* **WHAT TO DO**:
Rewrite the material below with every instance of "Hotel" changed to "Inn" and nothing else altered. Give the lines as text only and leave out the pictures.

* **MATERIAL SHOWN**:
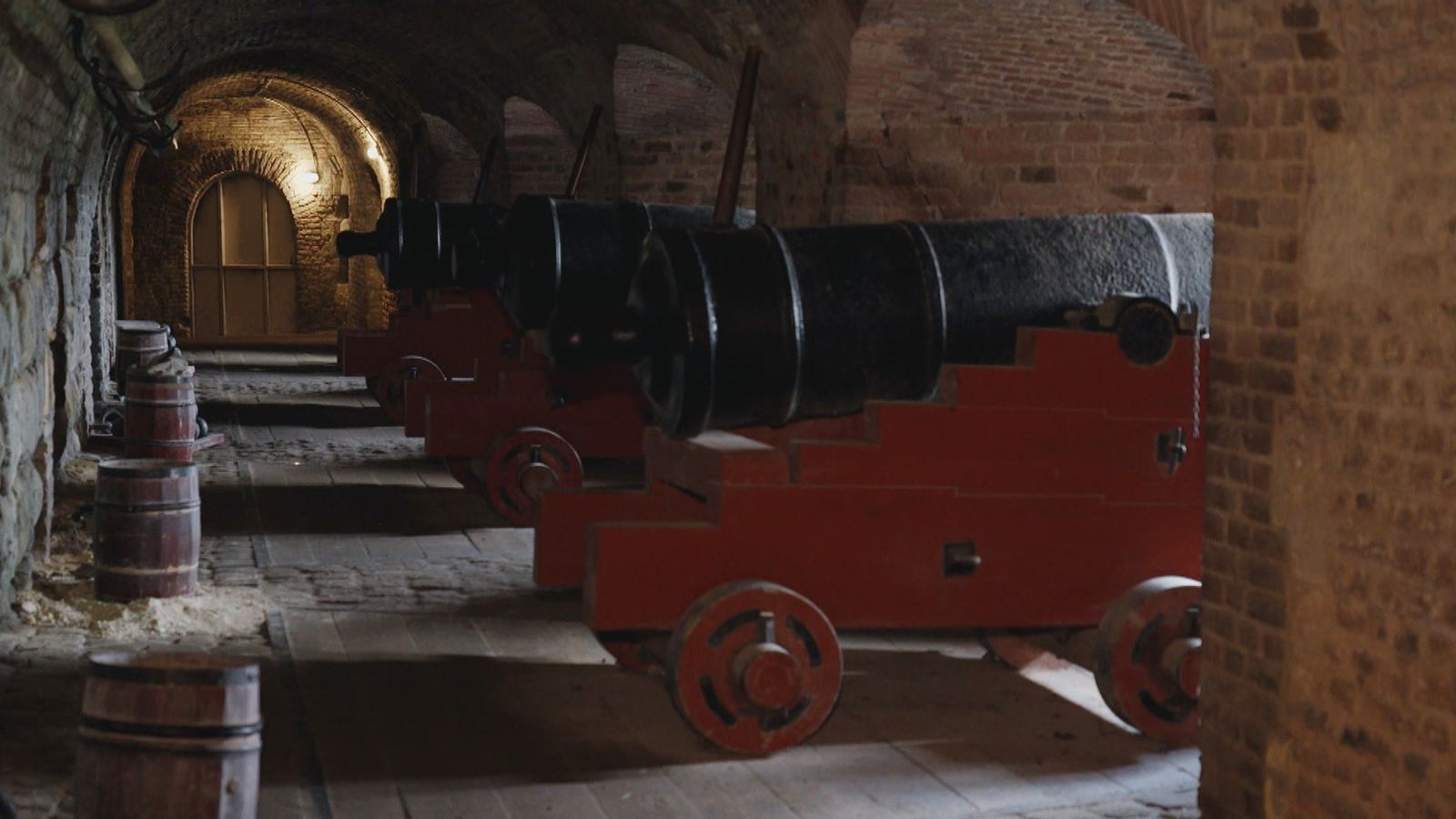'Sint Pieter Fort', fortaleza en Maastricht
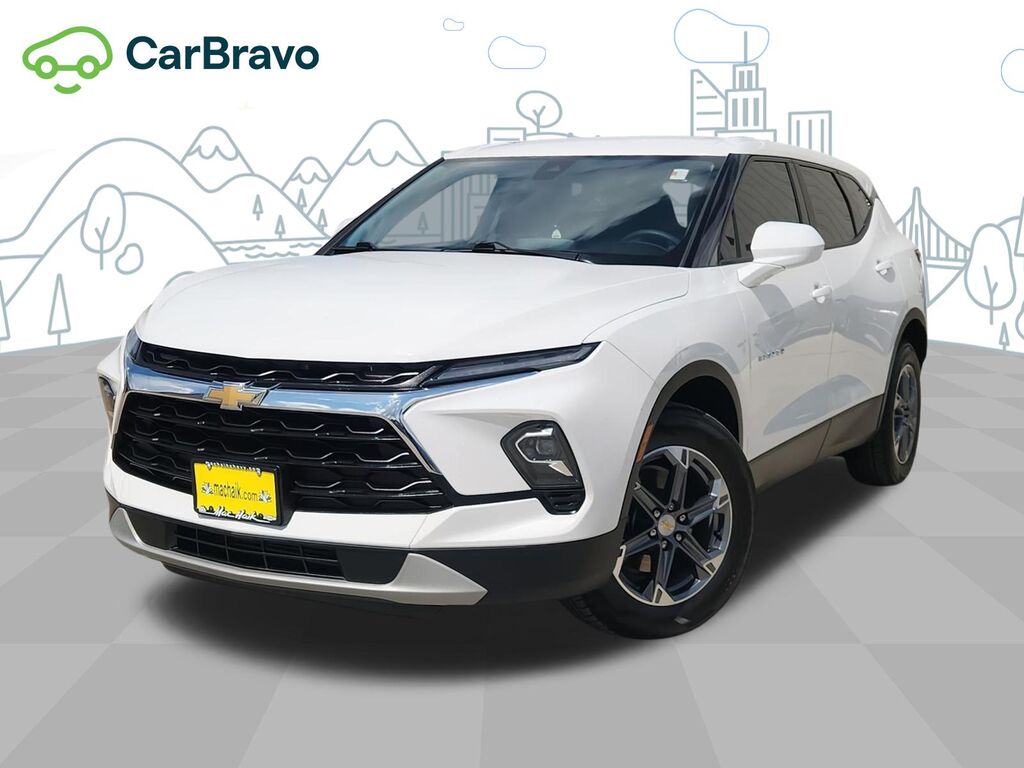 2024 Chevrolet Blazer 2LT — photo 1 of 7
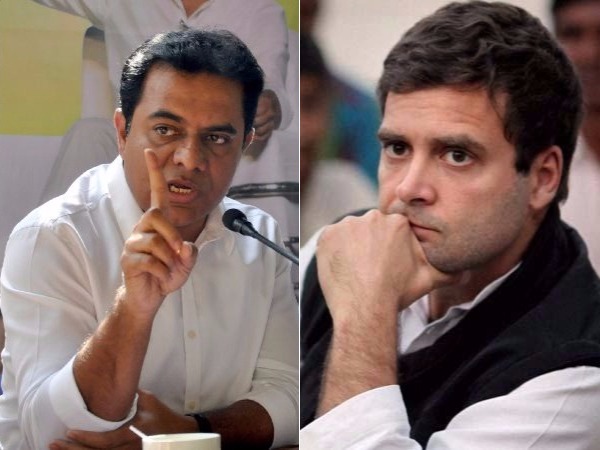 Congress is first enemy of Telangana Congress is first enemy of Telangana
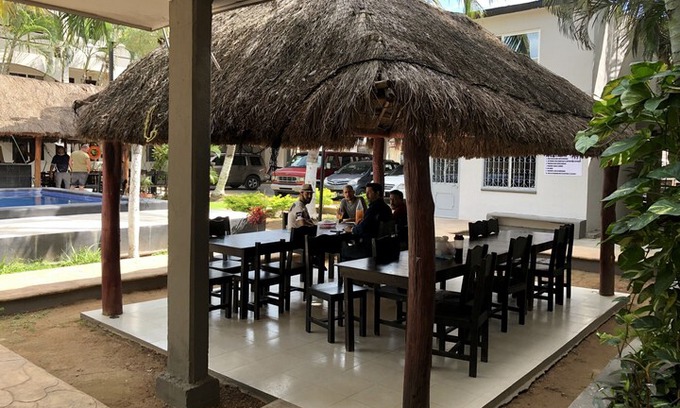 Puerto Juárez Hotel | Hotel Azteca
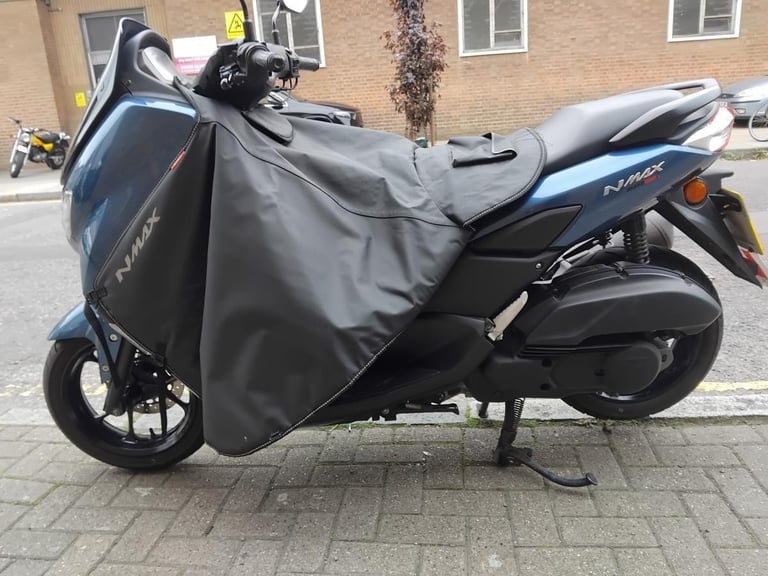 image for YAMAHA NMAX 125 N-MAX 2023 BLUE SCOOTER 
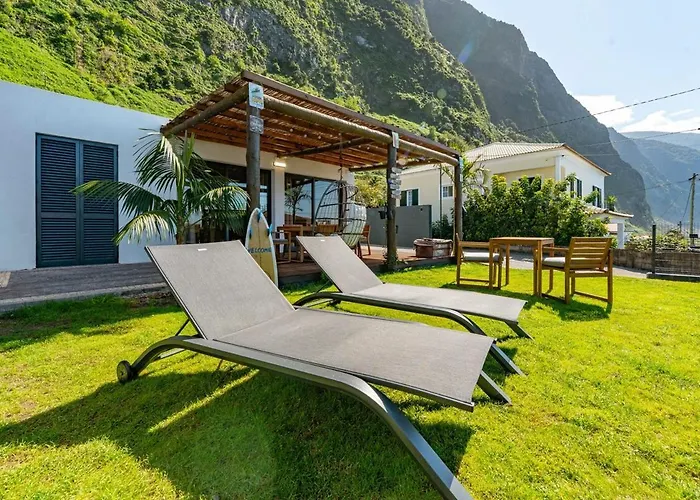 Faja - House Ash Casa vacanze *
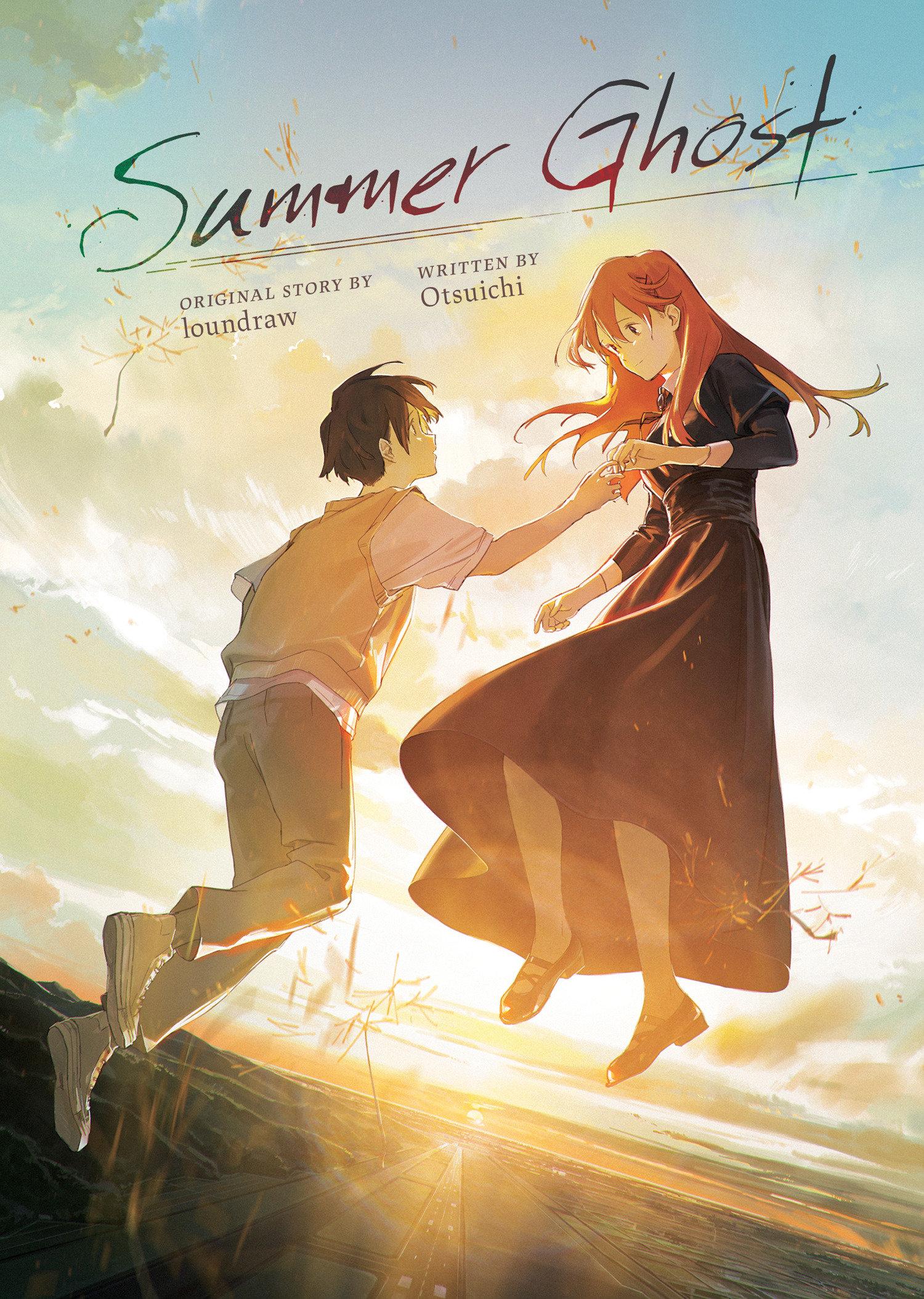 Cover: 9798888431917 | Summer Ghost (Light Novel) | Otsuichi | Taschenbuch | Englisch | 2023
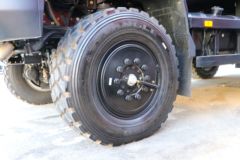 一汽解放M41底盘 320马力 4X4 流浪者越野房车(诺马迪森)(CA2120J1K2T5E6Z)
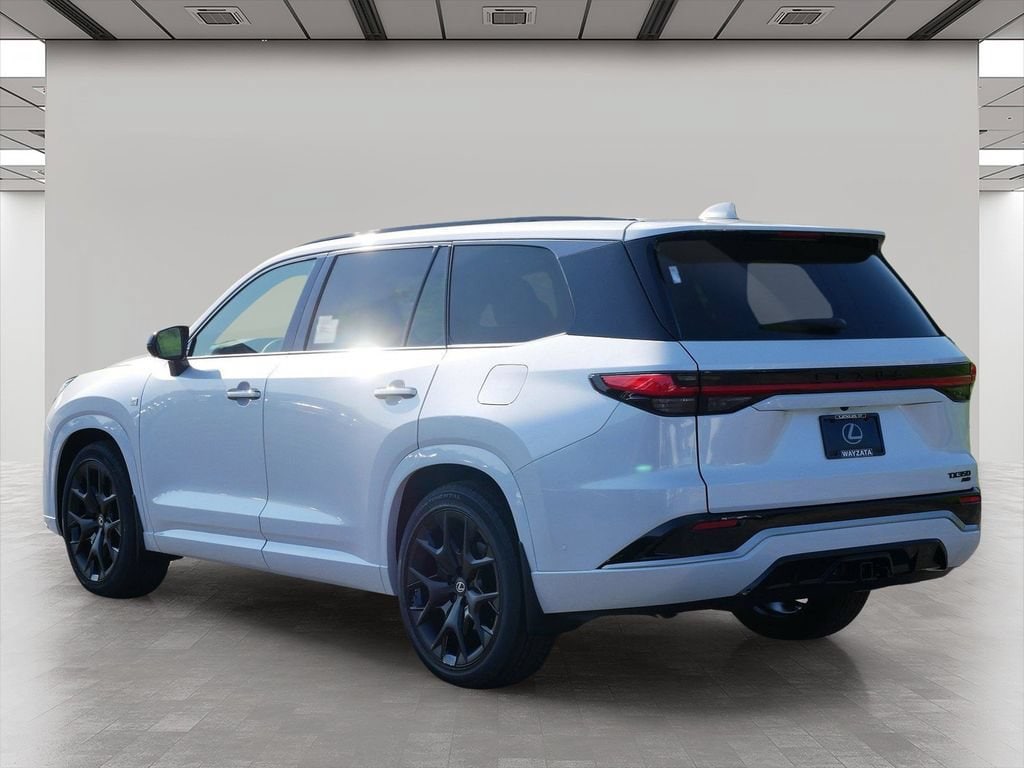 New 2026 Lexus TX 350 F SPORT HANDLING AWD Sport Utility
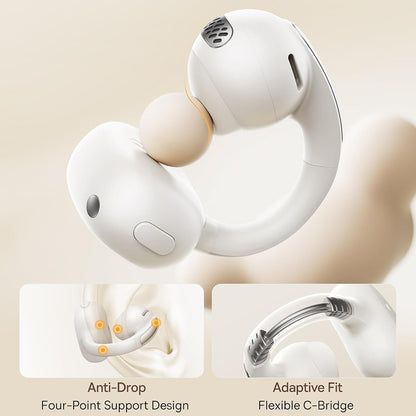 Handsfree Bluetooth Baseus Bowie MC1, TWS, Hvit A00083501226-00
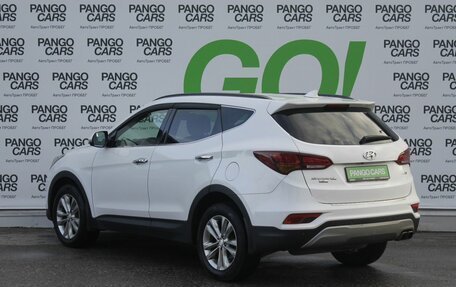 Hyundai Santa Fe III рестайлинг, 2016 год, 1 889 000 рублей, 7 фотография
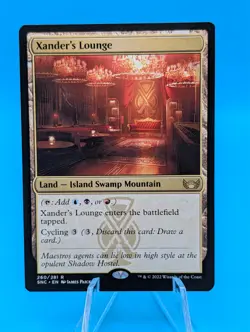 Magic the Gathering | Xander's Lounge | Non Foil | NM/LP - Image 1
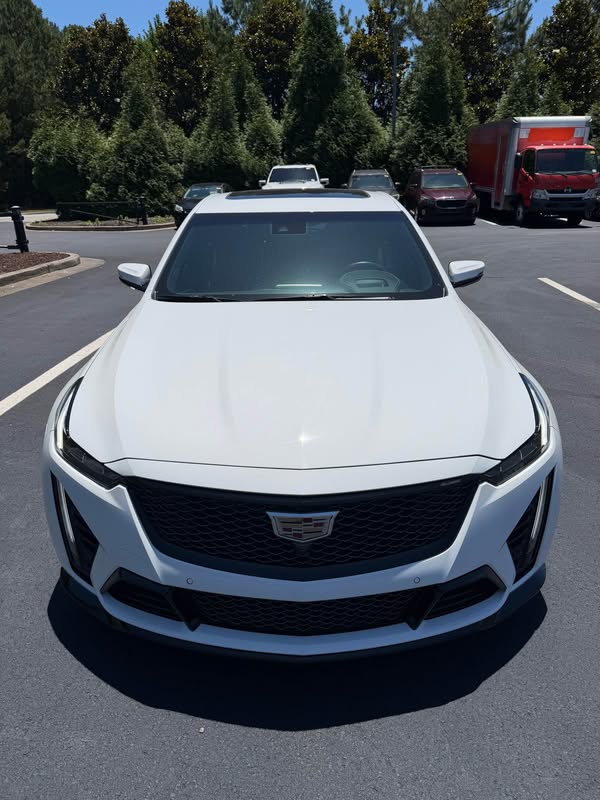 2024 Cadillac CT5 V-Series Blackwing Sedan 4D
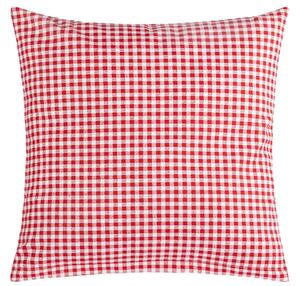 Bellatex Povláček Berta 45x45 cm Kostička červená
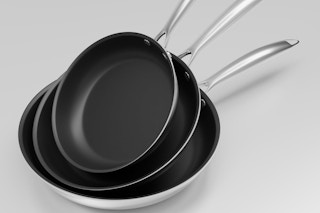 nonstick pan set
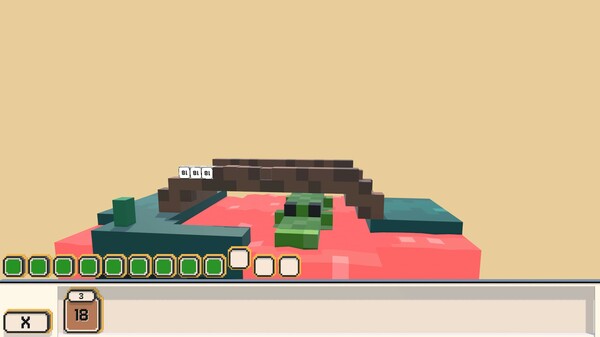 Скриншот из Coloring Voxels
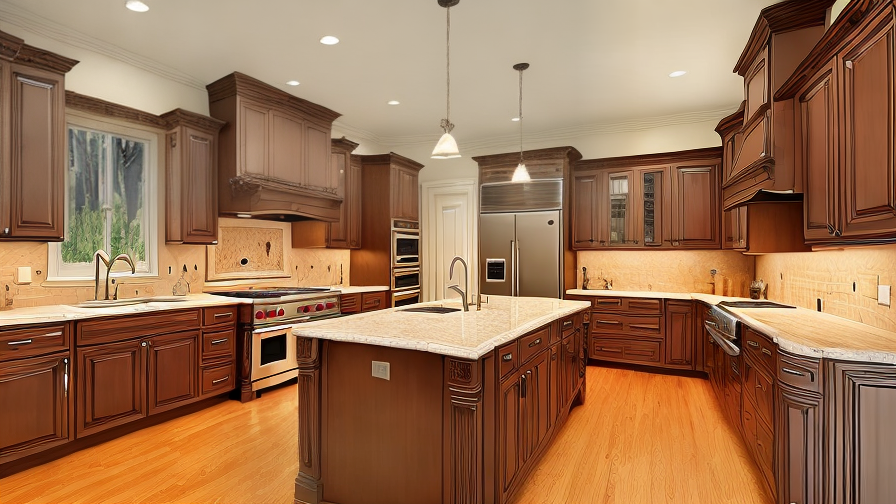 Kitchen Cabinets Wholesale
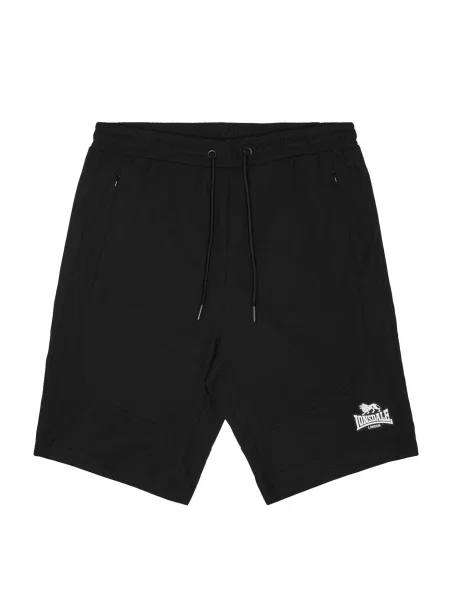 LONSDALE Nadrág Auckland' fekete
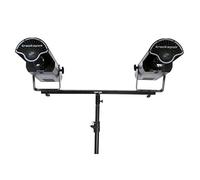 QUIKLOK S195 barra in acciaio da 1 mt per supporti per luci ok feste disco club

* **RESULT OF THIS TASK**:
'Sint Pieter Fort', fortaleza en Maastricht
 2024 Chevrolet Blazer 2LT — photo 1 of 7
 Congress is first enemy of Telangana Congress is first enemy of Telangana
 Puerto Juárez Inn | Inn Azteca
 image for YAMAHA NMAX 125 N-MAX 2023 BLUE SCOOTER 
 Faja - House Ash Casa vacanze *
 Cover: 9798888431917 | Summer Ghost (Light Novel) | Otsuichi | Taschenbuch | Englisch | 2023
 一汽解放M41底盘 320马力 4X4 流浪者越野房车(诺马迪森)(CA2120J1K2T5E6Z)
 New 2026 Lexus TX 350 F SPORT HANDLING AWD Sport Utility
 Handsfree Bluetooth Baseus Bowie MC1, TWS, Hvit A00083501226-00
 Hyundai Santa Fe III рестайлинг, 2016 год, 1 889 000 рублей, 7 фотография
 Magic the Gathering | Xander's Lounge | Non Foil | NM/LP - Image 1
 2024 Cadillac CT5 V-Series Blackwing Sedan 4D
 Bellatex Povláček Berta 45x45 cm Kostička červená
 nonstick pan set
 Скриншот из Coloring Voxels
 Kitchen Cabinets Wholesale
 LONSDALE Nadrág Auckland' fekete
 QUIKLOK S195 barra in acciaio da 1 mt per supporti per luci ok feste disco club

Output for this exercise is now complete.